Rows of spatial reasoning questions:
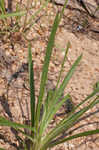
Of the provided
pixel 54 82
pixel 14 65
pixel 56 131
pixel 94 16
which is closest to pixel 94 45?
pixel 94 16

[What you should do] Pull every line of text from the rows above and reproduce each one word for word, leaving out the pictures.

[Full solution]
Of the provided
pixel 54 82
pixel 14 65
pixel 56 131
pixel 94 16
which is closest to pixel 94 45?
pixel 94 16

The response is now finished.